Natural languages make infinite use of finite means (for example, grammar and vocabulary). Humans in general have no issue understanding a language as they acquire the nuances in specific contexts and learn how to express themselves. So how is it possible for a computer program connected to structured databases or unstructured data repositories to interact with someone using a native language?
This 100-page monograph provides answers to this question by investigating two important areas of natural language processing (NLP) research: how to format and manage unstructured linguistic data repositories, and how to design natural language interfaces for structured data in databases. After establishing the commonalities of looking at natural language data management and natural language interfaces to databases (NLIDB) in terms of linguistic methodologies and techniques at large, the authors start by providing a quick run-through of basic linguistic concepts (syntax, morphology, semantics) before delving into the modeling and querying of linguistic data.
The chapter on natural language data management looks at data sources--for example, data quality, language format, that is, spoken versus written--and data models ranging from template-based to more formal syntactic or semantic representations. Querying such data models includes Boolean keyword queries and grammar-based searches for general document-level retrieval, to text-pattern and tree-pattern queries for word-level extraction. Various types of indexing are discussed to support better query options. Meaning representations and tools like WordNet, PropBank, and FrameNet (pages 36 and 37) that allow for inferences and reasoning in multiple contexts are discussed.
The chapter on NLIDB first presents a typical system overview followed by a discussion of the challenges of natural language understanding in the context of interface design. Ad hoc versus controlled natural language queries, stateful versus stateless queries, and other prevalent issues with query translations are investigated. A major part of this chapter consists of a thorough hands-on analysis of existing NLIDB.
The basis for this book was a three-hour tutorial given at SIGMOD 2017, an annual conference sponsored by the ACM Special Interest Group on Management of Data. The intended audience includes researchers and practitioners in the field of data management, and more specifically NLP.

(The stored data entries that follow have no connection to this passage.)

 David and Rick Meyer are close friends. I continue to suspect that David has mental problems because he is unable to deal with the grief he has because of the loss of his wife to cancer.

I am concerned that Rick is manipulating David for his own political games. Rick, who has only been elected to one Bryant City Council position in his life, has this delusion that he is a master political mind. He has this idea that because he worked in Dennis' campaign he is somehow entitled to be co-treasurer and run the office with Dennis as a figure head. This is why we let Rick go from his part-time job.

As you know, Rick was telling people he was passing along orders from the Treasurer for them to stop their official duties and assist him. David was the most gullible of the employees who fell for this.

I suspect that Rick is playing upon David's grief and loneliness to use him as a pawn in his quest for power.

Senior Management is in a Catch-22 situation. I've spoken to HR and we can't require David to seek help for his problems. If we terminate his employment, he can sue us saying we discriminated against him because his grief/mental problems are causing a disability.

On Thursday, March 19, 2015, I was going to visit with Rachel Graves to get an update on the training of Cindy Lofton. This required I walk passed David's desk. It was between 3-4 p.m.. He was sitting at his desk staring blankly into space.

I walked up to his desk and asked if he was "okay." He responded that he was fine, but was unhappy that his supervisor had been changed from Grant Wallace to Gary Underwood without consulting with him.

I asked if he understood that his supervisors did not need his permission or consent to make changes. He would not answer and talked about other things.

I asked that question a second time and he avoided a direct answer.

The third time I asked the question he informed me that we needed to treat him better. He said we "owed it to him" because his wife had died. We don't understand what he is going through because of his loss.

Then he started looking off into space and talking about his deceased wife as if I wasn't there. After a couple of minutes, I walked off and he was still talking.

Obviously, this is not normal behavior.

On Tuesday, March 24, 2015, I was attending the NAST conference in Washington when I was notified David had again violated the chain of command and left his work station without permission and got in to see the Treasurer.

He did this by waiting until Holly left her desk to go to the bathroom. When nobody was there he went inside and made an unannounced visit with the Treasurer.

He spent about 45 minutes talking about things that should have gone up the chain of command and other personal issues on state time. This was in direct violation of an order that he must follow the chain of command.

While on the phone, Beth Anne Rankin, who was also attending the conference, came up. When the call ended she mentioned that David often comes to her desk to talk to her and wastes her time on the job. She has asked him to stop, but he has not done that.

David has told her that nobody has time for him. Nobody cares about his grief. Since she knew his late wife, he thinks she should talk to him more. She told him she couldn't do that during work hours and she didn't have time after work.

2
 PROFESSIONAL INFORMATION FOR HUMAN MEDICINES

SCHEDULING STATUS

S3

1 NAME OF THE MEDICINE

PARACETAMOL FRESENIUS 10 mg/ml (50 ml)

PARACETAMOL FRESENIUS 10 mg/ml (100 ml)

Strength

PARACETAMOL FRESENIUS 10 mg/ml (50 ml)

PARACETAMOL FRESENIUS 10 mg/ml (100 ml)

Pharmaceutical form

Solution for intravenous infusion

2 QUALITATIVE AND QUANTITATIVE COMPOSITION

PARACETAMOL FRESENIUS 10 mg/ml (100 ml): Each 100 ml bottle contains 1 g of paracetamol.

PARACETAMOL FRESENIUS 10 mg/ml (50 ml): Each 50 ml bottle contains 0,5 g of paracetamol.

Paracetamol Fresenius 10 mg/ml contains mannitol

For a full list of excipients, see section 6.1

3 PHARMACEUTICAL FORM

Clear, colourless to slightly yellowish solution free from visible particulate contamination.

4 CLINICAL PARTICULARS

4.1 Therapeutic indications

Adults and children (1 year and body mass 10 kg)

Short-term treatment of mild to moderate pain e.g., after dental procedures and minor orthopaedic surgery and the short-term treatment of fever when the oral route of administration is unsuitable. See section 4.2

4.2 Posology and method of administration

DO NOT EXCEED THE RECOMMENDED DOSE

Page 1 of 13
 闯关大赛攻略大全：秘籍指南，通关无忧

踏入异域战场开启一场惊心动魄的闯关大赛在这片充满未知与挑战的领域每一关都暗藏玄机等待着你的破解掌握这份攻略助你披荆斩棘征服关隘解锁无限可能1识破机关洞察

The presentation of the material in the book mirrors the pace and format of the underlying tutorial. It is a tour de force across multiple areas of research in NLP, covering the discipline in a very tight and informative fashion. The authors have successfully reduced a potential 1,000-page exposé to 100 pages.
What I do take issue with is the claim that there is a strong commonality between unstructured natural language data management and structured NLIDB, besides processing natural language in one form or another. To query databases, the user is limited by what has already been deemed to be the universe of retrieval by the database designer. So, for all intents and purposes, an NLIDB has to use the formal query language as its meaning representation (page 102). Trying to inject multipurpose parsing techniques or even machine learning seems to be overkill and is bound to introduce further complications (for example, ambiguities, divergent interpretations), considering that there is only one structure that is targeted: the query language of the database. Directly parsing natural language queries into structured query language (SQL) was first done successfully in a product called a natural language query (NLQ), the first commercially available natural language interface for Oracle.
On a more philosophical note, even though the authors make reference to the bag-of-words model (pages 35 and 38), they never discuss its importance. Zellig Harris’ dictum that “language is not merely a bag of words but a tool with particular properties which have been fashioned in the course of its use”  gave rise to the two major schools of thought in NLP, when it comes to how to treat linguistic data. Proponents who agree with Harris favor a top-down approach in line with a more structural analysis of linguistic data: parsing, morphology, and semantics. On the opposing side are the statisticians who claim that all there is are “bags of words” that can be analyzed statistically and without regard for any linguistic structure. In fairness to both sides, it may well come down to what the purpose of NLP in a given domain is, and why the use of natural language is necessary and useful in the first place. Focusing on a particular domain and sublanguage is an issue the authors mention only in passing (page 32); however, the topic is worth further discussion. Sublanguage research demonstrates how domain-specific parsing can naturally constrain ambiguities and simplify knowledge representation and query success .
Readers of this monograph are rewarded with solid information about NLP tools and methodologies when it comes to natural language data management and NLIDB. As long as they keep in mind that there are significant differences with how to apply NLP in structured versus unstructured data repositories, this book enables them to start applying NLP in practice and in theory.